Rows of spatial question data:
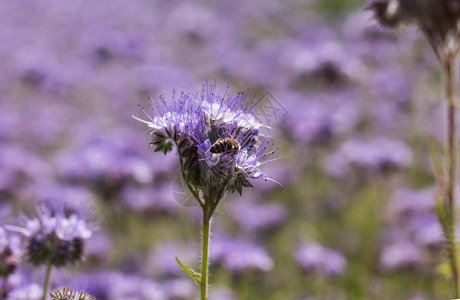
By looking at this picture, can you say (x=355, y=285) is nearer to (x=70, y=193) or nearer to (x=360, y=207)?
(x=360, y=207)

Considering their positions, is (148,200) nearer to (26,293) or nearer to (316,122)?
(316,122)

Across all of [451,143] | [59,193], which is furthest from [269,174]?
[451,143]

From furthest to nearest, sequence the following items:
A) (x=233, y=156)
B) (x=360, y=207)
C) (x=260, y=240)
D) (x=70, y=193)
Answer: (x=360, y=207) < (x=260, y=240) < (x=70, y=193) < (x=233, y=156)

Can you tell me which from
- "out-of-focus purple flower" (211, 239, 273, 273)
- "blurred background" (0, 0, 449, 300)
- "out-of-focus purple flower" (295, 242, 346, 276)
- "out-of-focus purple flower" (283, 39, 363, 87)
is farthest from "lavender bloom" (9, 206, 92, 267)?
"out-of-focus purple flower" (283, 39, 363, 87)

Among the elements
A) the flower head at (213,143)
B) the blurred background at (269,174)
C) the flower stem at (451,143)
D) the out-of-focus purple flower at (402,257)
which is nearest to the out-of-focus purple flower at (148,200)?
the blurred background at (269,174)

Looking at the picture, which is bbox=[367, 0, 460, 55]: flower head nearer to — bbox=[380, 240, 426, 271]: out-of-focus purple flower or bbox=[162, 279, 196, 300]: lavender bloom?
bbox=[162, 279, 196, 300]: lavender bloom

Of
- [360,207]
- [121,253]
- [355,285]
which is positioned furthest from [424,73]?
[121,253]

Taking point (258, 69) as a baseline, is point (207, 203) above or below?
below
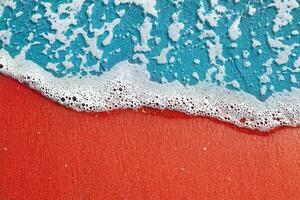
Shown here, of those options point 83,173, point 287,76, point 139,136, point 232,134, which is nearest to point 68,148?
point 83,173

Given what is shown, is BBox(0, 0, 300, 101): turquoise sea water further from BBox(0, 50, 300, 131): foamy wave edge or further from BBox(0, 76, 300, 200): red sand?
BBox(0, 76, 300, 200): red sand

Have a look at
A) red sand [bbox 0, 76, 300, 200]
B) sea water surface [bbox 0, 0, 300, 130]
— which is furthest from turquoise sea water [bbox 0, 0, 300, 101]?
red sand [bbox 0, 76, 300, 200]

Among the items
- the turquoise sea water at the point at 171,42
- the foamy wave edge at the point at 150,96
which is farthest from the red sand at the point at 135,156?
the turquoise sea water at the point at 171,42

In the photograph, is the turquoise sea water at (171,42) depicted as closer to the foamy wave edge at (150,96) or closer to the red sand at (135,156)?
the foamy wave edge at (150,96)

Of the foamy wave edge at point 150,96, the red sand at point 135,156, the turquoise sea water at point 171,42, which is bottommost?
the red sand at point 135,156

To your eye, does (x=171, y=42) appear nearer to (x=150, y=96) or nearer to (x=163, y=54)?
(x=163, y=54)

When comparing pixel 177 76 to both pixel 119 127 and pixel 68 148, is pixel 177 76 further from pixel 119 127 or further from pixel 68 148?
pixel 68 148
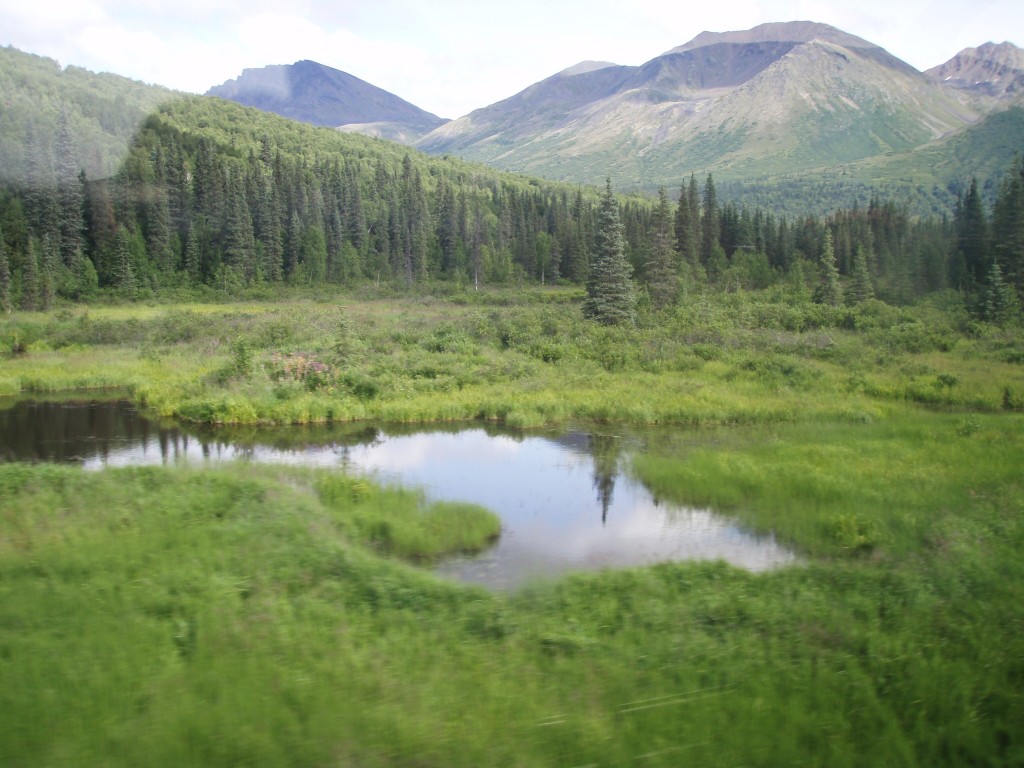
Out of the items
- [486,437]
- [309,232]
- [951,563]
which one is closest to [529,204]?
[309,232]

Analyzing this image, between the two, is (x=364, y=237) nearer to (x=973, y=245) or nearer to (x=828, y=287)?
(x=828, y=287)

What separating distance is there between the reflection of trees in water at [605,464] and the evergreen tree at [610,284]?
954 inches

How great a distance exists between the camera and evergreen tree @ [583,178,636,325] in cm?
4628

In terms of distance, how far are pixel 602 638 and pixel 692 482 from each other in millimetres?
9576

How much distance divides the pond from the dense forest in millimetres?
31750

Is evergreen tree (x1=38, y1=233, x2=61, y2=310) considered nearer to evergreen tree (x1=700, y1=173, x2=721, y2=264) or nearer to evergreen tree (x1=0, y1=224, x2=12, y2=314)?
evergreen tree (x1=0, y1=224, x2=12, y2=314)

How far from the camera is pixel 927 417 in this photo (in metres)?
22.6

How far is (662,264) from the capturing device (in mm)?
57344

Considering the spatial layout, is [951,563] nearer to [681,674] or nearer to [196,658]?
[681,674]

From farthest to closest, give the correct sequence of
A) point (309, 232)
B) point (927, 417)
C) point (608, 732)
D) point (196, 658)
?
point (309, 232), point (927, 417), point (196, 658), point (608, 732)

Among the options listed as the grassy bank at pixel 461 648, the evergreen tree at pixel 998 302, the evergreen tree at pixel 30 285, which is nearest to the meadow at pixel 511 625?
the grassy bank at pixel 461 648

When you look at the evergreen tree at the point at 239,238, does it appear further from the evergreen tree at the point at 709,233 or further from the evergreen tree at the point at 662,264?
the evergreen tree at the point at 709,233

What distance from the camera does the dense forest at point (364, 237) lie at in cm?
6088

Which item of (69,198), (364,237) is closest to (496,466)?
(69,198)
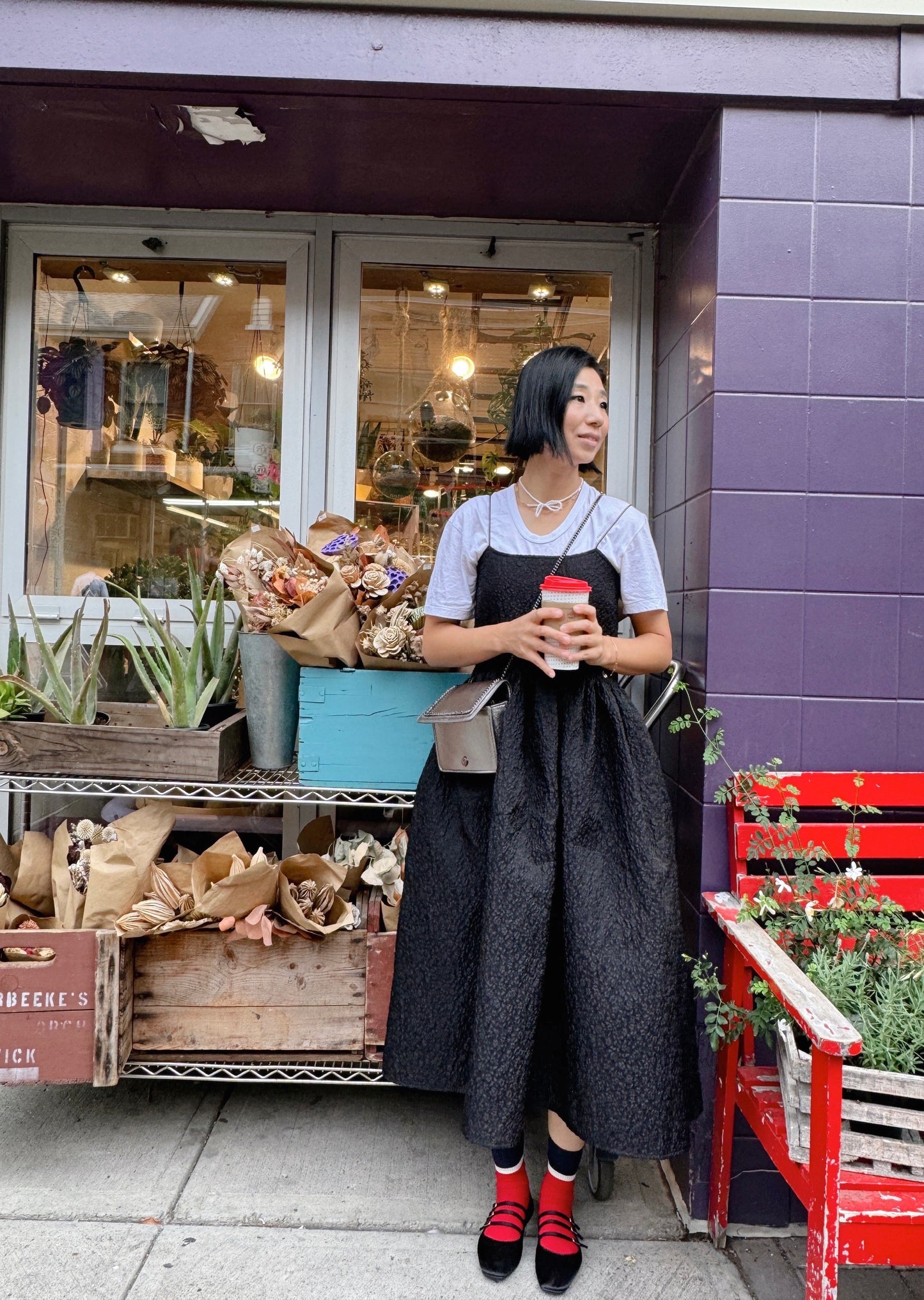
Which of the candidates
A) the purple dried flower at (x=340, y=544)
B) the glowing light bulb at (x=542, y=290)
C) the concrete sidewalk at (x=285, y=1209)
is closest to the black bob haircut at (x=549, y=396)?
the purple dried flower at (x=340, y=544)

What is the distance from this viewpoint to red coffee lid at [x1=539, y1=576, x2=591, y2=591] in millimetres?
1593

## [What to do]
Rewrite every line of the entries above as a numbered list, omitting blank lines and leaving out the pictures.

## [Written answer]
1. By looking at this picture, can you say (x=355, y=285) is nearer to (x=70, y=193) or nearer to (x=360, y=207)?
2. (x=360, y=207)
3. Considering their positions, is (148,200) nearer to (26,293) or nearer to (316,122)?
4. (316,122)
5. Across all of [451,143] | [59,193], which is furthest from [269,174]?
6. [451,143]
7. From furthest to nearest, sequence the following items:
8. A) (x=233, y=156)
9. B) (x=360, y=207)
10. C) (x=260, y=240)
11. D) (x=70, y=193)
12. Answer: (x=360, y=207) < (x=260, y=240) < (x=70, y=193) < (x=233, y=156)
13. Can you tell me which from
14. - "out-of-focus purple flower" (211, 239, 273, 273)
15. - "blurred background" (0, 0, 449, 300)
16. - "out-of-focus purple flower" (295, 242, 346, 276)
17. - "out-of-focus purple flower" (283, 39, 363, 87)
18. is farthest from "lavender bloom" (9, 206, 92, 267)?
19. "out-of-focus purple flower" (283, 39, 363, 87)
20. Among the elements
21. A) the flower head at (213,143)
22. B) the blurred background at (269,174)
23. C) the flower stem at (451,143)
24. D) the out-of-focus purple flower at (402,257)
25. which is nearest to the out-of-focus purple flower at (148,200)?
26. the blurred background at (269,174)
27. Looking at the picture, which is bbox=[367, 0, 460, 55]: flower head nearer to — bbox=[380, 240, 426, 271]: out-of-focus purple flower or bbox=[162, 279, 196, 300]: lavender bloom?
28. bbox=[162, 279, 196, 300]: lavender bloom
29. Of
30. - [360,207]
31. - [121,253]
32. - [355,285]
33. which is positioned furthest from [424,73]?
34. [121,253]
35. Taking point (258, 69) as a baseline, is point (207, 203) above or below?
36. below
37. Shown here, of those options point 83,173, point 287,76, point 139,136, point 232,134, which is nearest to point 68,148?
38. point 83,173
39. Given what is shown, is BBox(0, 0, 300, 101): turquoise sea water further from BBox(0, 50, 300, 131): foamy wave edge or further from BBox(0, 76, 300, 200): red sand?
40. BBox(0, 76, 300, 200): red sand
41. Have a look at
42. A) red sand [bbox 0, 76, 300, 200]
43. B) sea water surface [bbox 0, 0, 300, 130]
44. — which is furthest from turquoise sea water [bbox 0, 0, 300, 101]?
45. red sand [bbox 0, 76, 300, 200]
46. Among the items
47. - the turquoise sea water at the point at 171,42
48. - the foamy wave edge at the point at 150,96
49. which is farthest from the red sand at the point at 135,156?
50. the turquoise sea water at the point at 171,42
51. In the photograph, is the turquoise sea water at (171,42) depicted as closer to the foamy wave edge at (150,96) or closer to the red sand at (135,156)?
52. the foamy wave edge at (150,96)
53. Of the foamy wave edge at point 150,96, the red sand at point 135,156, the turquoise sea water at point 171,42, which is bottommost?
54. the red sand at point 135,156
55. To your eye, does (x=171, y=42) appear nearer to (x=150, y=96) or nearer to (x=163, y=54)?
56. (x=163, y=54)
57. When comparing pixel 177 76 to both pixel 119 127 and pixel 68 148, is pixel 177 76 further from pixel 119 127 or further from pixel 68 148?
58. pixel 68 148
59. Out of the items
60. - [486,437]
61. - [309,232]
62. - [951,563]
63. which one is closest to [529,204]?
64. [309,232]
65. Analyzing this image, between the two, is (x=364, y=237) nearer to (x=973, y=245) or nearer to (x=828, y=287)?
66. (x=828, y=287)
67. What separating distance is there between the reflection of trees in water at [605,464] and the evergreen tree at [610,284]?
68. 954 inches
69. How great a distance exists between the camera and evergreen tree @ [583,178,636,325] in cm?
70. 4628
71. In terms of distance, how far are pixel 602 638 and pixel 692 482 from each other in millimetres?
72. 9576
73. How much distance divides the pond from the dense forest in millimetres?
74. 31750
75. Is evergreen tree (x1=38, y1=233, x2=61, y2=310) considered nearer to evergreen tree (x1=700, y1=173, x2=721, y2=264) or nearer to evergreen tree (x1=0, y1=224, x2=12, y2=314)?
76. evergreen tree (x1=0, y1=224, x2=12, y2=314)
77. How far from the camera is pixel 927 417 in this photo (in metres)?
78. 22.6
79. How far is (662,264) from the capturing device (in mm)?
80. 57344
81. Considering the spatial layout, is [951,563] nearer to [681,674] or nearer to [196,658]?
82. [681,674]
83. From farthest to closest, give the correct sequence of
84. A) point (309, 232)
85. B) point (927, 417)
86. C) point (608, 732)
87. D) point (196, 658)
88. ?
89. point (309, 232), point (927, 417), point (196, 658), point (608, 732)
90. Among the options listed as the grassy bank at pixel 461 648, the evergreen tree at pixel 998 302, the evergreen tree at pixel 30 285, which is nearest to the meadow at pixel 511 625?
91. the grassy bank at pixel 461 648
92. When you look at the evergreen tree at the point at 239,238, does it appear further from the evergreen tree at the point at 709,233 or further from the evergreen tree at the point at 662,264?
93. the evergreen tree at the point at 709,233
94. What distance from the camera does the dense forest at point (364, 237) lie at in cm?
95. 6088
96. Which item of (69,198), (364,237) is closest to (496,466)?
97. (69,198)
98. Which of the candidates
99. A) the purple dried flower at (x=340, y=544)
100. B) the glowing light bulb at (x=542, y=290)
101. C) the concrete sidewalk at (x=285, y=1209)
102. is closest to the black bob haircut at (x=549, y=396)?
103. the purple dried flower at (x=340, y=544)
104. What is the distance from this viewpoint to red coffee lid at [x1=539, y1=576, x2=591, y2=591] in millimetres?
105. 1593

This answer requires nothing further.